--- WHAT THE TASK REQUIRES ---
Output the material beneath exactly, leaving nothing out.

-- Begin DATA SHOWN --

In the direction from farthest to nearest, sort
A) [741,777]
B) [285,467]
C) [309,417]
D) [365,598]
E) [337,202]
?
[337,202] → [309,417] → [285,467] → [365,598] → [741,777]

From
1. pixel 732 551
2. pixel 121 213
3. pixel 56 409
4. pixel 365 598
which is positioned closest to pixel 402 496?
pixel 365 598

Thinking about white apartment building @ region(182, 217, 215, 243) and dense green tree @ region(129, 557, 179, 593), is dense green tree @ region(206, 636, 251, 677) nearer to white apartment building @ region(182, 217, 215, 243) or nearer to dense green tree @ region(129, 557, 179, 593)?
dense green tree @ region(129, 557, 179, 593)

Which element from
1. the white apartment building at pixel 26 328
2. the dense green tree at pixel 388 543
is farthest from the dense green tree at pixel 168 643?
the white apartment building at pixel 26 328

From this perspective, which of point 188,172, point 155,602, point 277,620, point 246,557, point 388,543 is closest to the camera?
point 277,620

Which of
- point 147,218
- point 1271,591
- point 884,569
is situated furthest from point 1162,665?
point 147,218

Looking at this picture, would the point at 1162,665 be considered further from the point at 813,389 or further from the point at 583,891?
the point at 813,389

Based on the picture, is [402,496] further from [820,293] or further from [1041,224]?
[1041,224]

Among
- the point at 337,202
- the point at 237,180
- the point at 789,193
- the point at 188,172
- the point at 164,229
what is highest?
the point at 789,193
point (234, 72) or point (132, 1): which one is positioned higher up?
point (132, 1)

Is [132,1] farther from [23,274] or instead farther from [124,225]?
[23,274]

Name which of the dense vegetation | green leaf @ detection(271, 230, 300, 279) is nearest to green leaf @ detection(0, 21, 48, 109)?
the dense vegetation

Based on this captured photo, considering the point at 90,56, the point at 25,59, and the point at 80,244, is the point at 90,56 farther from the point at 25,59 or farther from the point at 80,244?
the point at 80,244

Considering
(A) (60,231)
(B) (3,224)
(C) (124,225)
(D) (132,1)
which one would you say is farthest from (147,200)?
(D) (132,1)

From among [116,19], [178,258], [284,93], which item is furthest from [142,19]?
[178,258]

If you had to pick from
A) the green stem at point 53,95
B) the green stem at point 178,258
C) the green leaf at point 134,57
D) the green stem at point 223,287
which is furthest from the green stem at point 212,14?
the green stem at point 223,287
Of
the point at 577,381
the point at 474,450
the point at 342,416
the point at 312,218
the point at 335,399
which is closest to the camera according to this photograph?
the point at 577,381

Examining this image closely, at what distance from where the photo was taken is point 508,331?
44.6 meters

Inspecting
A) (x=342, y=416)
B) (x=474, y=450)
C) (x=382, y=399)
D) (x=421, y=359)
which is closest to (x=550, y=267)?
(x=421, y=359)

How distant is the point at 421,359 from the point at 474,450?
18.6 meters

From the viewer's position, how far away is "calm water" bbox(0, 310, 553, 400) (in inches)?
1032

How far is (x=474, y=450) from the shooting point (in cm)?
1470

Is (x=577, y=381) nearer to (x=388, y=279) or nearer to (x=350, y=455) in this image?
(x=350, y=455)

-- End DATA SHOWN --

--- OUTPUT FOR THIS EXERCISE ---
In the direction from farthest to nearest, sort
A) [741,777]
B) [285,467]
C) [309,417]
D) [365,598]
E) [337,202]
?
[337,202] → [309,417] → [285,467] → [365,598] → [741,777]

From
1. pixel 732 551
2. pixel 121 213
3. pixel 56 409
4. pixel 365 598
which is positioned closest to pixel 402 496?
pixel 365 598

Thinking about white apartment building @ region(182, 217, 215, 243) and dense green tree @ region(129, 557, 179, 593), is dense green tree @ region(206, 636, 251, 677) nearer to white apartment building @ region(182, 217, 215, 243) or nearer to dense green tree @ region(129, 557, 179, 593)?
dense green tree @ region(129, 557, 179, 593)

Which element from
1. the white apartment building at pixel 26 328
2. the dense green tree at pixel 388 543
is farthest from the dense green tree at pixel 168 643?
the white apartment building at pixel 26 328

From this perspective, which of point 188,172, point 155,602, point 277,620, point 246,557, point 388,543 is closest to the camera?
point 277,620

Which of
- point 147,218
- point 1271,591
- point 884,569
is situated furthest from point 1162,665?
point 147,218

Looking at this picture, would the point at 1162,665 be considered further from the point at 813,389 or further from the point at 583,891?
the point at 813,389

Based on the picture, is [402,496] further from [820,293] or further from [1041,224]?
[1041,224]

Among
- the point at 337,202
- the point at 237,180
- the point at 789,193
- the point at 188,172
- the point at 164,229
what is highest?
the point at 789,193
point (234, 72) or point (132, 1): which one is positioned higher up?
point (132, 1)

Is [132,1] farther from [23,274] or instead farther from [124,225]?
[23,274]

Name which of the dense vegetation | green leaf @ detection(271, 230, 300, 279) is nearest to green leaf @ detection(0, 21, 48, 109)?
the dense vegetation

Based on this captured photo, considering the point at 90,56, the point at 25,59, and the point at 80,244, is the point at 90,56 farther from the point at 25,59 or farther from the point at 80,244?
the point at 80,244

Considering
(A) (60,231)
(B) (3,224)
(C) (124,225)
(D) (132,1)
which one would you say is farthest from (147,200)?
(D) (132,1)

From among [116,19], [178,258], [284,93], which item is furthest from [142,19]?
[178,258]

If you had to pick from
A) the green stem at point 53,95
B) the green stem at point 178,258
C) the green leaf at point 134,57
D) the green stem at point 223,287
which is furthest from the green stem at point 212,14?
the green stem at point 223,287
Of
the point at 577,381
the point at 474,450
the point at 342,416
the point at 312,218
the point at 335,399
which is closest to the camera according to this photograph?
the point at 577,381

Examining this image closely, at what distance from where the photo was taken is point 508,331?
44.6 meters

Inspecting
A) (x=342, y=416)
B) (x=474, y=450)
C) (x=382, y=399)
D) (x=421, y=359)
which is closest to (x=550, y=267)?
(x=421, y=359)

How distant is the point at 421,359 from the point at 474,450?
18.6 meters

From the viewer's position, how far away is "calm water" bbox(0, 310, 553, 400) (in inches)?
1032

How far is (x=474, y=450) from the shooting point (in cm)?
1470

Is (x=577, y=381) nearer to (x=388, y=279) or nearer to (x=350, y=455) in this image?
(x=350, y=455)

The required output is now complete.